A warhorse - or even officer's mount - wouldn't be very functional if you had to haul around on his face and diddle him with spurs the whole time you were trying to kill people who were trying to kill YOU.

Any more than an AQHA "hunter under saddle" or show ring western pleasure horse could really function THAT WAY out in the field.

Call me a purist, but.....

Check out this film from 1960.

Mary said...

I was personally horrified by some of the poor decisions made on the cross country. There was a really tough set of jumps that were nearly impossible to do one after another without circling around like nearly everyone did. One (American?) cowboyed his horse through the whole course then tried to get his exhausted horse to take it all together (these were near the end). The horse ended up sliding over it sideways and caught up a leg coming over the other side. I was pissed. The rider was DQed for falling. Risk your own neck, but don't kill your poor horse. My trainers would have beaten me if I rode as recklessly as some of the Americans did on that wet, tough course.

Tuffy Horse said...

I am appalled at the Olympic scores for dressage. The judges need their butts kicked. I cannot believe how downhill the sport has gone. When I think of the endless lessons I had to develop lightness and riding with just the minimum of contact it leads me to believe that modern dressage riders are skipping several steps. If I cranked on one of my horses the way Anky does they would flip over and die.

Tracy Meisenbach
http://thehorsediary.net/ (updated 8-23-2008)

cattypex said...

━━━━

| THE EXERCISE |
Reproduce word for word the part of the riding discussion that opens with the words containing "Tuffy Horse said..." and closes with "cattypex said...".

| PROVIDED RECORDS |

━━━━

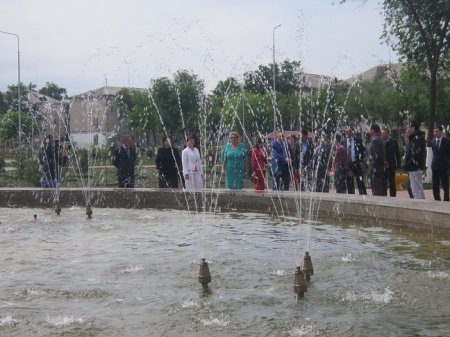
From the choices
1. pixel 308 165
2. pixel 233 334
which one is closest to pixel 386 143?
pixel 308 165

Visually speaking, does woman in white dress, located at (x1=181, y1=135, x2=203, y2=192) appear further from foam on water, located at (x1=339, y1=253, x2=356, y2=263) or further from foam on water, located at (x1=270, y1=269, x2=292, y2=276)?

━━━━

| TASK RESULT |
Tuffy Horse said...

I am appalled at the Olympic scores for dressage. The judges need their butts kicked. I cannot believe how downhill the sport has gone. When I think of the endless lessons I had to develop lightness and riding with just the minimum of contact it leads me to believe that modern dressage riders are skipping several steps. If I cranked on one of my horses the way Anky does they would flip over and die.

Tracy Meisenbach
http://thehorsediary.net/ (updated 8-23-2008)

cattypex said...